TEXT EXCERPT:
○ ○ ○ ○

Lecture 022

Computability

Decision Problem: a set of elements of some type

Decidable (recursive): if there exists a decision procedure for S

Example:

fun acc(r, s) = accept r s

(acc decides S)

Showing function can't tell whether a function is in halting problem. (undecidable)

The halting problem: HALT = \{(g, x) : (int -> int) * int | g(x) is valuable (ie. no loop) \} Theorem: HALT is undecidable Proof:

Suppose H is a decision procedure for HALT (H decides whether the input is in HALT)
fun loop x = loop x
fun diag (x: int): int = if H (diag, x) then loop 0 else 0
(Contradiction, because if H says diag do not loop, then it loop)

Showing function can't tell whether a function with 0 as argument is in halting problem. (undecidable)

HALT0 = \{g : int -> int | g(0) is valuable \} Theorem: HALT0 is undecidable Proof:

Suppose Z: (int -> int) -> bool decides HALT0
(* Now we are creating an H from already working Z *)
fun H (g: int -> int, x : int) : bool = Z (fn _ => g x_)
(* Therefore, Z should not exist because H does not exist *)

Reduction: HALT <= HALT0 (if I can do HALT0, then at least I can do HALT), HALT is easier than HALT0 (If HALT0 is decidable, then HALT is decidable)

Showing exists function that loop or tell whether a function is in halting problem (R.E.)

Semi-Decision procedure (recursively enumerable, r.e.): may not be total (can loop)

HALT0 is r.e. (as well as HALT)

○ ○ ○ ○

DATA PROVIDED:
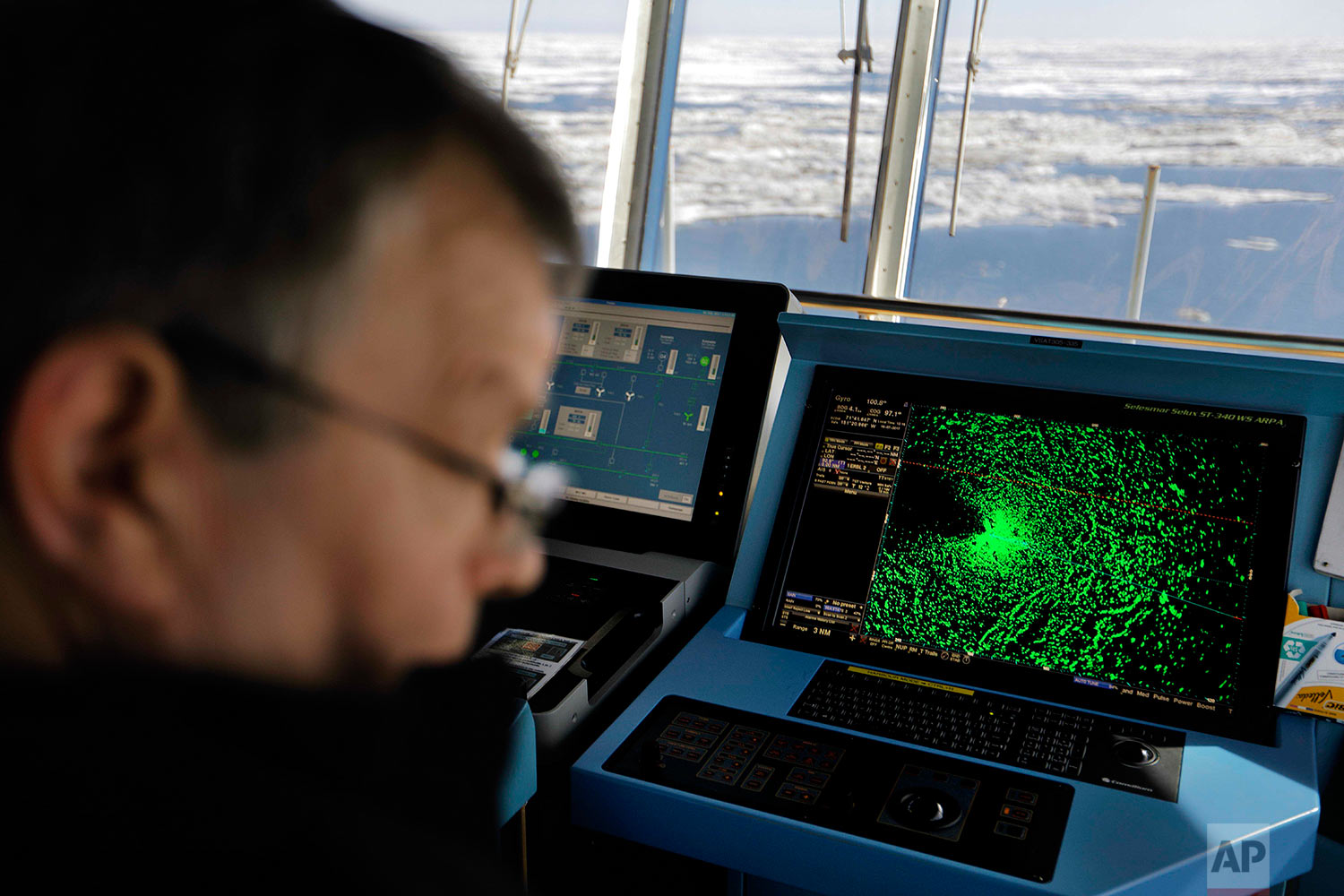  A radar shows sea ice ahead of the Finnish icebreaker MSV Nordica as chief officer Harri Venalainen navigates the ship through the Beaufort Sea while traversing the Arctic's Northwest Passage, Sunday, July 16, 2017. While icebreakers are equipped wi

○ ○ ○ ○

ASSIGNMENT 1:
What do the computability notes state as the theorem about HALT0?
ASSIGNMENT 2:
In the computability notes, rewrite the passage from "fun loop x = loop" to "HALT is decidable)", renaming "diag" to "diagonal" throughout.

YOUR SOLUTION 1:
HALT0 is undecidable.

YOUR SOLUTION 2:
fun loop x = loop x
fun diagonal (x: int): int = if H (diagonal, x) then loop 0 else 0
(Contradiction, because if H says diagonal do not loop, then it loop)

Showing function can't tell whether a function with 0 as argument is in halting problem. (undecidable)

HALT0 = \{g : int -> int | g(0) is valuable \} Theorem: HALT0 is undecidable Proof:

Suppose Z: (int -> int) -> bool decides HALT0
(* Now we are creating an H from already working Z *)
fun H (g: int -> int, x : int) : bool = Z (fn _ => g x_)
(* Therefore, Z should not exist because H does not exist *)

Reduction: HALT <= HALT0 (if I can do HALT0, then at least I can do HALT), HALT is easier than HALT0 (If HALT0 is decidable, then HALT is decidable)